The semantics of request/response are really useful; the client wants something and asks for it, then the server responds in kind. This is how the web works, and it's how most APIs work. REST (via HTTP) has this built right in to the protocol.

WebSockets, on the other hand, don't do request/response by default, but it's totally possible to build a request/response protocol on top of WebSockets. This is what @phnq/service does.

The HTTP Bottleneck

The problem with HTTP servers is that every client/server interaction uses a TCP connection. This isn't such big deal when responses are quick. But suppose you have a really slow response (maybe a slow database query or something) that takes, say, 20 seconds. The TCP connection is tied up for these 20 seconds, even though it's doing nothing; the web browser will have to use another connection to make another request. Web browsers typically have a limit of 6 connections per domain, so if you have a lot of slow requests and the browser reaches this limit, the 7th will have to wait for one of the previous requests to complete. Even if responses are quick, the TCP connection is still tied up for the duration of the request/response cycle. This response latency adds up, reducing the overall throughput of the web server.
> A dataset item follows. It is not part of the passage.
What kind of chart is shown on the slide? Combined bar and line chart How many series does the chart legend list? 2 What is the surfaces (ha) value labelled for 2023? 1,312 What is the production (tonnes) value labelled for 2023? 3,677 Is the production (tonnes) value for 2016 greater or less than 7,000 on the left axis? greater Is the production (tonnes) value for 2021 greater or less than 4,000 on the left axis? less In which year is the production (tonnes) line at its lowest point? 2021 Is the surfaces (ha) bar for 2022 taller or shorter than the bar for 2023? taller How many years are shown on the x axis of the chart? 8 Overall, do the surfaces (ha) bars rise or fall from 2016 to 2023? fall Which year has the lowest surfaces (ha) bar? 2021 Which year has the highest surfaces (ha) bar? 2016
How WebSockets Solve the Problem

WebSockets are bi-directional (or full-duplex), meaning that communication can be initiated from either the client or the server. When a client sends a message to a WebSocket server, the connection is immediately freed up to do other things. The server can eventually "respond" by sending a message to the client. The slow response scenario is not a communication bottleneck because the connection is only being used when messages are being sent. If the client makes 100 requests that each take 20 seconds to respond, the 100 responses will all come back in 20 seconds, only using a single TCP connection. The same scenario with an HTTP server would take over 5 minutes, occupying 6 connections the whole time!